Ah, the power of advertising to the movie-going public.

Now, Gray Davis had the opposite problem. He may or may not have been a lousy leader, but it didn’t matter. He was perceived as one. What he should have done is color his hair, spend a few days in a tanning salon, get his scrawny self into a gym, and most important of all, turn complicated issues into easily digestible slogans.

He tripled the car tax, which angered citizens up and down the state. But if he had only said, “Tax the car, we’ll go far,” he would have opened big, and his act would have had legs.
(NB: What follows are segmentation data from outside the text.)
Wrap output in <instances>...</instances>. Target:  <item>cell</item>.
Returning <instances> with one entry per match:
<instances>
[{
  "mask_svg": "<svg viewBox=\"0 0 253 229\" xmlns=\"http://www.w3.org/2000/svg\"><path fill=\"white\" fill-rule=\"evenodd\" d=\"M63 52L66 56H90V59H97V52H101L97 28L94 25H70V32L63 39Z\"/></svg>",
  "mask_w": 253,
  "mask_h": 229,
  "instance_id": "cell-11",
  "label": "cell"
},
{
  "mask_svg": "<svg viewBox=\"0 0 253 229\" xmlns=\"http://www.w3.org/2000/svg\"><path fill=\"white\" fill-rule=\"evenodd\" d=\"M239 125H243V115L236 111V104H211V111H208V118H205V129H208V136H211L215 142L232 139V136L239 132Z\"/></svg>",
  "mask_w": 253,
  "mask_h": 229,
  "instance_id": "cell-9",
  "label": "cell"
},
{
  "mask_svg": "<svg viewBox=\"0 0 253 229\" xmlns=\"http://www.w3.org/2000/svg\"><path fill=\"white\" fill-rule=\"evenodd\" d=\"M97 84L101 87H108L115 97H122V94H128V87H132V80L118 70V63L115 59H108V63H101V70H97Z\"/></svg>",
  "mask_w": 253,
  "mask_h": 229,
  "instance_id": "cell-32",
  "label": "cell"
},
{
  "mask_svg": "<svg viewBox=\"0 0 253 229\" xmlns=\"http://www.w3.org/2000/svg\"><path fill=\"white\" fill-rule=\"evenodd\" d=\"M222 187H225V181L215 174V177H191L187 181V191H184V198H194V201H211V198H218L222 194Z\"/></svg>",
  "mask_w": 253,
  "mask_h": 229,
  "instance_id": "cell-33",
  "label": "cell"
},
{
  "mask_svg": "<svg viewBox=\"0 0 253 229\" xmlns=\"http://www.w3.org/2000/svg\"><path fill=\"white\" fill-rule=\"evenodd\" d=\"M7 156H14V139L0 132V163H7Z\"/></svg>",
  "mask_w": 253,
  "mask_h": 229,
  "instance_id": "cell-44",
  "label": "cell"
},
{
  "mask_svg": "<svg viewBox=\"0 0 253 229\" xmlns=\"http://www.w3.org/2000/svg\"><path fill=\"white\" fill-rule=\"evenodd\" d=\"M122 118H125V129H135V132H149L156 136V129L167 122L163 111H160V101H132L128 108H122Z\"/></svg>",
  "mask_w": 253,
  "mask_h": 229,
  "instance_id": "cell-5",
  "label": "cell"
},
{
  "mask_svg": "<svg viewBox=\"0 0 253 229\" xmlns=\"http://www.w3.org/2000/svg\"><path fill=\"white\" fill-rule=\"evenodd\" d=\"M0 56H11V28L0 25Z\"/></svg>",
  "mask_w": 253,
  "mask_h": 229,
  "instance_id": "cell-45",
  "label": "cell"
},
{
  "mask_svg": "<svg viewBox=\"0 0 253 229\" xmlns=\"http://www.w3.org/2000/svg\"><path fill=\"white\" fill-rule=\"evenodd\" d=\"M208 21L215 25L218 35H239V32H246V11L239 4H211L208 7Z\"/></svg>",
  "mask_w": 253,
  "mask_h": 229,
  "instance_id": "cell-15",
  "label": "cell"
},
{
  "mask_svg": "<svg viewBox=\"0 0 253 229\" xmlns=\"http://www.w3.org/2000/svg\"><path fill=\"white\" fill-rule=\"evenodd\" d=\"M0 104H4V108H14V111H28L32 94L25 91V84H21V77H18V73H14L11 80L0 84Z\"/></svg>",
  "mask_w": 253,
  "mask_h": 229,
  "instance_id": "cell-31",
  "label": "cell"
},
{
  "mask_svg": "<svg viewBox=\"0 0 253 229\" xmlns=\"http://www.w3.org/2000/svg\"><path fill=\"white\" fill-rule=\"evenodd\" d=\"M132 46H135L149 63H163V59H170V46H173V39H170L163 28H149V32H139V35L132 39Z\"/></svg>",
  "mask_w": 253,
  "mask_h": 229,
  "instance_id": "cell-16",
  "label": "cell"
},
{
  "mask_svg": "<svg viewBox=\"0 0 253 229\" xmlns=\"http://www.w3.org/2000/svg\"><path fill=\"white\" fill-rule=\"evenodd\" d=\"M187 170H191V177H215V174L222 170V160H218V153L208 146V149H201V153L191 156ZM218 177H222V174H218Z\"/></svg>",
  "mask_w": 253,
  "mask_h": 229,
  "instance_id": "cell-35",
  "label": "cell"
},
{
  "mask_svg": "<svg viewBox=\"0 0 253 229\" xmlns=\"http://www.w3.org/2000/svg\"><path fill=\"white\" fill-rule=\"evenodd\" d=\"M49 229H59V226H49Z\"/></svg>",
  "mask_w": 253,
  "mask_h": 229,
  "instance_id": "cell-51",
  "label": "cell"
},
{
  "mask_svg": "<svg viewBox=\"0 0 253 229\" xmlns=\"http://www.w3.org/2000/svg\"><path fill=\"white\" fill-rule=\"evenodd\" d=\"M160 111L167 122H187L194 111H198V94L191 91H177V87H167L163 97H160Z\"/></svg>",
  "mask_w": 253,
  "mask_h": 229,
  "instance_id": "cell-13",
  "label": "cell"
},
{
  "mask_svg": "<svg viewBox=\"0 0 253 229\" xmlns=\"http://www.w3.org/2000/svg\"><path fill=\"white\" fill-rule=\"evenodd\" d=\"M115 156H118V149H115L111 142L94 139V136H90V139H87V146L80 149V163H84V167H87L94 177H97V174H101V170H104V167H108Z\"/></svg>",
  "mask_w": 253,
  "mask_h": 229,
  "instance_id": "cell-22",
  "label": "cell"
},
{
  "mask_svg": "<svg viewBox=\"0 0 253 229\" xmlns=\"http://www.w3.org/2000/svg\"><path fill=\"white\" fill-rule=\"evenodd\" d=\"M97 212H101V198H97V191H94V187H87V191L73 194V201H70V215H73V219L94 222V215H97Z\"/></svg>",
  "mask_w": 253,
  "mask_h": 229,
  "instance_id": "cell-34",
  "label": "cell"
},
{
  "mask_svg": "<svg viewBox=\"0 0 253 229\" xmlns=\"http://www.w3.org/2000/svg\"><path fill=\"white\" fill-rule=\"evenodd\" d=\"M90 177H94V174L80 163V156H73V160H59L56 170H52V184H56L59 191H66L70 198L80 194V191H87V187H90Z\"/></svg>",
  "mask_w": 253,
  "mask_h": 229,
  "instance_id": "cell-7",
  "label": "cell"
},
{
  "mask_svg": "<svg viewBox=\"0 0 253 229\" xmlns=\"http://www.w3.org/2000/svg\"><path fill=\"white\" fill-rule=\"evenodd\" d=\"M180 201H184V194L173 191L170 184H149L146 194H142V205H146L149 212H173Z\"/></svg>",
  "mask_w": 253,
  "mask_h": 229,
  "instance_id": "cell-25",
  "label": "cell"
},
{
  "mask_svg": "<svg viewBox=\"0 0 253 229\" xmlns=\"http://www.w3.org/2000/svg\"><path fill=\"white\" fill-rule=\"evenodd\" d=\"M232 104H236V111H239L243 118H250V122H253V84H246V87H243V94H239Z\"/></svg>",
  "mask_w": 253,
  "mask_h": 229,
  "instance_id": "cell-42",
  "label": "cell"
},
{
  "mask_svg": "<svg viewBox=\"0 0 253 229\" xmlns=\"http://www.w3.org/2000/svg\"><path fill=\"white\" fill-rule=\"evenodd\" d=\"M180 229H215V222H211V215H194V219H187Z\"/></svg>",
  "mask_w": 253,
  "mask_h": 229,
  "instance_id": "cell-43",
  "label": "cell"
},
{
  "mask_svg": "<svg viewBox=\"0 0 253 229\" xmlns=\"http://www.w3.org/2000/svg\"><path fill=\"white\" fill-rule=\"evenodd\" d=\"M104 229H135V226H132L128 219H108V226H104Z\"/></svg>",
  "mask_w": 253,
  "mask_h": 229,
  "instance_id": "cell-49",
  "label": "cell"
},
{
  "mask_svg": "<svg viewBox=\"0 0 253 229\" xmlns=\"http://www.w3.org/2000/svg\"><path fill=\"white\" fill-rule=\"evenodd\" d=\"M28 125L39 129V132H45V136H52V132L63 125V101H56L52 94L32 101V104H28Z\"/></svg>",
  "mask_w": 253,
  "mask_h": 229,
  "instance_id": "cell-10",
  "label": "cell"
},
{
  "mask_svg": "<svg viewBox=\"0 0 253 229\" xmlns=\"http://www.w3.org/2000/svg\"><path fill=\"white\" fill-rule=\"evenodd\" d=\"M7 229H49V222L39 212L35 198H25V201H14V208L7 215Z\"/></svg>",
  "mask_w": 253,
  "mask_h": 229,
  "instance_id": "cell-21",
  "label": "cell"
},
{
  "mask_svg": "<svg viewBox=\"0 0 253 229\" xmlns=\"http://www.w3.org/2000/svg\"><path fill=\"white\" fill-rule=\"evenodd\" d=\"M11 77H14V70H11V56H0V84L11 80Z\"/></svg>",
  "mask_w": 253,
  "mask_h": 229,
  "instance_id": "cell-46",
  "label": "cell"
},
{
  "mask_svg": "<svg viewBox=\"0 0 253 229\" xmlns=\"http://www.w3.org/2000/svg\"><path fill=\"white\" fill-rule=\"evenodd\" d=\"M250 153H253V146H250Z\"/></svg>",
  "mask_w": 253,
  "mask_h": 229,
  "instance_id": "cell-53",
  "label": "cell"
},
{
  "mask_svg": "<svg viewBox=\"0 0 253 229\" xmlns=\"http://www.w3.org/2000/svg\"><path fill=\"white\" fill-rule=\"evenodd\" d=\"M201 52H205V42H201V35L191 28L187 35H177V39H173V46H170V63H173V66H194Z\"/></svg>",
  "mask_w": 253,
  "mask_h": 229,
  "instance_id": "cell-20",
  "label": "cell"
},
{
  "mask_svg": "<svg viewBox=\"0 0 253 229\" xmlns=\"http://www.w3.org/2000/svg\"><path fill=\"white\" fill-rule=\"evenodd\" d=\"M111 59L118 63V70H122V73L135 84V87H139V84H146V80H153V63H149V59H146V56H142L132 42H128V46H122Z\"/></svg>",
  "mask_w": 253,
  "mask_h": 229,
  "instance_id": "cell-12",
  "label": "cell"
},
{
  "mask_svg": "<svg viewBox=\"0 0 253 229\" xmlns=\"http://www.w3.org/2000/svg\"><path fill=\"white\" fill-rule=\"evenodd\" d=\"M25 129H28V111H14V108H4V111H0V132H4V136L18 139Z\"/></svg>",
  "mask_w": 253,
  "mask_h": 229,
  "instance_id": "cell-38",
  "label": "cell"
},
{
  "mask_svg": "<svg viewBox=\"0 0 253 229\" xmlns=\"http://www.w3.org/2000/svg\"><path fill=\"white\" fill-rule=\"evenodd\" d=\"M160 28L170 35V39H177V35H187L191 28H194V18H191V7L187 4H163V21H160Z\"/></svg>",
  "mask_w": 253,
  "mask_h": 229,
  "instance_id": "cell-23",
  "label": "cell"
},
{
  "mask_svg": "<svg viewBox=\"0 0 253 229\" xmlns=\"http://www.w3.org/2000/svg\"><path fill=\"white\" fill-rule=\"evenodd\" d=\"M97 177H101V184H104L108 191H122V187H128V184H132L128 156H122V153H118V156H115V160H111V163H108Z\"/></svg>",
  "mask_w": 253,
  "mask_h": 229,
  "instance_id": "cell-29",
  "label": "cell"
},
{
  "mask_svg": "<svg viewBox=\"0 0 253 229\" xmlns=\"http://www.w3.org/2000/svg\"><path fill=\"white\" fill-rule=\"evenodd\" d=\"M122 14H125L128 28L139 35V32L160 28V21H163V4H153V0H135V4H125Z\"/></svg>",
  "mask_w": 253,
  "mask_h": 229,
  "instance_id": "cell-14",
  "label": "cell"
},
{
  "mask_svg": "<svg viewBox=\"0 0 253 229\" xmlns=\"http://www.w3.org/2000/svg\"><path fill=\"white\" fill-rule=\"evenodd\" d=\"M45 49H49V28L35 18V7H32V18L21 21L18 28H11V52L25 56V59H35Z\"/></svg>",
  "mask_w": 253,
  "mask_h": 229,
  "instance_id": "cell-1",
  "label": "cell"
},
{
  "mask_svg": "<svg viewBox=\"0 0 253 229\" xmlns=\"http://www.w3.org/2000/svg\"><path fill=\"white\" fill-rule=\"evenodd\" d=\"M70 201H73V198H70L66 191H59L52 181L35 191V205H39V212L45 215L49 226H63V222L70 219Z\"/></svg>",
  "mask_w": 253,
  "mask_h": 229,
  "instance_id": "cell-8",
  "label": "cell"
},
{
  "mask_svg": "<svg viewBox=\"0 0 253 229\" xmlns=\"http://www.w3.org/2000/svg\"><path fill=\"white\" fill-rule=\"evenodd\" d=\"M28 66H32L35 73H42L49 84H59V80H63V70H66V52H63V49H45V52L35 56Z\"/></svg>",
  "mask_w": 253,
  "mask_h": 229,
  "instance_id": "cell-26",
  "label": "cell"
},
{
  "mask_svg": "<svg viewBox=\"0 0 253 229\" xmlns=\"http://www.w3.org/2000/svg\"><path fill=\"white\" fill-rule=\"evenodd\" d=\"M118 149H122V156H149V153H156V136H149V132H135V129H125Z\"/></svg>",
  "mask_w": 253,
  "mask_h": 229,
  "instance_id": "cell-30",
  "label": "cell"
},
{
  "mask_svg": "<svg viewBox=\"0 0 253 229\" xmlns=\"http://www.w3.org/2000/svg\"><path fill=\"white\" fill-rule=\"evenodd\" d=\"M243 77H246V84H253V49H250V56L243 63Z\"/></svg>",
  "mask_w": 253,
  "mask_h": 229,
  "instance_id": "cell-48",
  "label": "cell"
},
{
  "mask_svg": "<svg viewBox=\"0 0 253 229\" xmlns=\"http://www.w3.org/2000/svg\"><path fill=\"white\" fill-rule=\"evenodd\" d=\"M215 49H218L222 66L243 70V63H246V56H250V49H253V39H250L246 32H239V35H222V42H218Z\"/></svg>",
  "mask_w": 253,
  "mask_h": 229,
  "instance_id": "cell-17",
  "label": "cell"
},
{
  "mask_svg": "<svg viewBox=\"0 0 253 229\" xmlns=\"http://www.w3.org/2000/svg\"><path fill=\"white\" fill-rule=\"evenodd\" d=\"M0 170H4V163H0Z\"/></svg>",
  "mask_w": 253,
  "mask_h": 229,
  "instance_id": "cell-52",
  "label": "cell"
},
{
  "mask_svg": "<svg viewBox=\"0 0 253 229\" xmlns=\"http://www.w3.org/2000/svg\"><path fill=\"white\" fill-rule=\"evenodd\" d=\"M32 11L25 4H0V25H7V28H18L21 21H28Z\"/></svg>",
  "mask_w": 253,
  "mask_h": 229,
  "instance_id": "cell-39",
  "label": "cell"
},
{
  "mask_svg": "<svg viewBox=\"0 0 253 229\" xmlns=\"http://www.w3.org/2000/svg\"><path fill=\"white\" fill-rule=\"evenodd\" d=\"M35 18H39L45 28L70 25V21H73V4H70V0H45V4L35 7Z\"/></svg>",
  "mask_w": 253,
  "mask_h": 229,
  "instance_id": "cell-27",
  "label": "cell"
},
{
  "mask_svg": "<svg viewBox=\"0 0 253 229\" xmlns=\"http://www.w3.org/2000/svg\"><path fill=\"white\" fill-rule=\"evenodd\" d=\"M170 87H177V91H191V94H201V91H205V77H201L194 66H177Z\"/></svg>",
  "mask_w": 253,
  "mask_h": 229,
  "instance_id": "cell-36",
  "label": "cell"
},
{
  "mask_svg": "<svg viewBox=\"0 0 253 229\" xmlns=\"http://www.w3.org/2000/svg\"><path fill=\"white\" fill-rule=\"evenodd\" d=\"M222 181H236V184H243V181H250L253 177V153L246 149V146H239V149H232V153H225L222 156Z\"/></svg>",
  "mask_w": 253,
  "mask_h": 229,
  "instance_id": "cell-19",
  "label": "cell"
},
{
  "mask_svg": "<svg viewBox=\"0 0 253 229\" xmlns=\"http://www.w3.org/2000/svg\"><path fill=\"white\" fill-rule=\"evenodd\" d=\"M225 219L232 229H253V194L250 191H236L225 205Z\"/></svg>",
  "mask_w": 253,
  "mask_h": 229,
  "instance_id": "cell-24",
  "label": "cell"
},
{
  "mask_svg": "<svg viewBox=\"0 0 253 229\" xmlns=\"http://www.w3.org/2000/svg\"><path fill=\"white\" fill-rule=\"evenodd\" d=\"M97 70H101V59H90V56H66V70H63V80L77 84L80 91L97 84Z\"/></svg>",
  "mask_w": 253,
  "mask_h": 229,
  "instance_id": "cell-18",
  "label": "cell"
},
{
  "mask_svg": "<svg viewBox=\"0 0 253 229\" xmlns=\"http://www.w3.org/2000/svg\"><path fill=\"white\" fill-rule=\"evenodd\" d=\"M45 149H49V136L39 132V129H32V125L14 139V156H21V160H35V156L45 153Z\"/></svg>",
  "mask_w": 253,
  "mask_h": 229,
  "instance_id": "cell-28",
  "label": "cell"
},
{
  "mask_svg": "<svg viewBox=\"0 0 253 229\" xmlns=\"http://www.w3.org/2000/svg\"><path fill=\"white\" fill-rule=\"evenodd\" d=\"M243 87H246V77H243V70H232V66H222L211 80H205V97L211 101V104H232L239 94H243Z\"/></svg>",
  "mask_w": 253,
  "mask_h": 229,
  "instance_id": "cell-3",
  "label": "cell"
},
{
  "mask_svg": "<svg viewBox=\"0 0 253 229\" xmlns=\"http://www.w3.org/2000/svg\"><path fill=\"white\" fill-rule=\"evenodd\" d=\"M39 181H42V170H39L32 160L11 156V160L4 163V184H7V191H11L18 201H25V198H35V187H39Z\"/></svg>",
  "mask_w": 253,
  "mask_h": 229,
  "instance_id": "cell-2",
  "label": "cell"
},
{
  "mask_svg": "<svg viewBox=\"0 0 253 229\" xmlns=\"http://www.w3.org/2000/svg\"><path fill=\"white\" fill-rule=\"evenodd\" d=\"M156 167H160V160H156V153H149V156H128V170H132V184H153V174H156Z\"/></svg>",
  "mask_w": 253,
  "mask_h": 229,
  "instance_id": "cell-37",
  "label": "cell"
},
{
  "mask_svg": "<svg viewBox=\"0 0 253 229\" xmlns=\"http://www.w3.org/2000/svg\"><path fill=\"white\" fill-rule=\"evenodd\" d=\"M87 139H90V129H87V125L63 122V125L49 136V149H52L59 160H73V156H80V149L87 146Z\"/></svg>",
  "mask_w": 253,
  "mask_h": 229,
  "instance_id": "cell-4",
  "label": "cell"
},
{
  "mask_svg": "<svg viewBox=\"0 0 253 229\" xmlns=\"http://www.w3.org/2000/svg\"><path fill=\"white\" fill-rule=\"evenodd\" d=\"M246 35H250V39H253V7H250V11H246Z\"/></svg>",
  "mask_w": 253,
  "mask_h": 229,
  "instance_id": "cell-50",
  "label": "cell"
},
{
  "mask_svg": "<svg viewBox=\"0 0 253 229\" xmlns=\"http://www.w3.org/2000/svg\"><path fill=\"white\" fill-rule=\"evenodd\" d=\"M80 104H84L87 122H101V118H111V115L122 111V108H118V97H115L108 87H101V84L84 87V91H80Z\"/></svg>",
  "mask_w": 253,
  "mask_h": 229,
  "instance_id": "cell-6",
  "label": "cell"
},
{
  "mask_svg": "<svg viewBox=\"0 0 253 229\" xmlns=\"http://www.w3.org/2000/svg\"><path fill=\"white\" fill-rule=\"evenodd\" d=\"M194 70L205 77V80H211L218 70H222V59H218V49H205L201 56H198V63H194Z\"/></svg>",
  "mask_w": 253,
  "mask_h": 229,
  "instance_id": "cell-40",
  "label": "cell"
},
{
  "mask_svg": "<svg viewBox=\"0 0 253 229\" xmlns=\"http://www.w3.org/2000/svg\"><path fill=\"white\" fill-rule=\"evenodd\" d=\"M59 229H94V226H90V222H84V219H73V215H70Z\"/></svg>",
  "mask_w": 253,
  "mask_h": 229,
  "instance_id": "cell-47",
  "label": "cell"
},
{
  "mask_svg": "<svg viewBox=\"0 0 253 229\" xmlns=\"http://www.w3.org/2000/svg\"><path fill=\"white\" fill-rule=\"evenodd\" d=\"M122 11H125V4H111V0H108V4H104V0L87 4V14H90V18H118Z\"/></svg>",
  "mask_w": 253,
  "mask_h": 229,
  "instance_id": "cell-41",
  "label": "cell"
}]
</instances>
Schwarzenegger refused to debate the other candidates in the race except one time, and only if he could have the questions in advance. Ordinarily, this might reflect a lack of understanding of the myriad issues that would confront a governor. But the voters gave him a pass, figuring that he’s a guy who appreciates a good script, and anyway, forcing Arnold to explain specifically how he expects to resolve the state’s $8 billion budget deficit without raising taxes would just needlessly complicate the storyline and delay his final confrontation with the villain.

Now that Schwarzenegger is governor, he is already working on streamlining his platform. Earlier, one of his most controversial stances — “We need more books for the children” — was deemed too cumbersome by his advisors, and thus was shortened to, “I lead. They read.” Now you can see where the state of California is headed.

Be warned, there are those within the state who believe that Arnold’s principal qualifications for the job — body-building, acting, womanizing - are woefully inadequate. There are already rumblings from his opponents of a “Recall Schwarzenegger” movement.

Rather than enraging the voting public by this, people are already lining up. You know how much fans of action movies love sequels.

Pass the popcorn. Let’s see our hero get out of this one.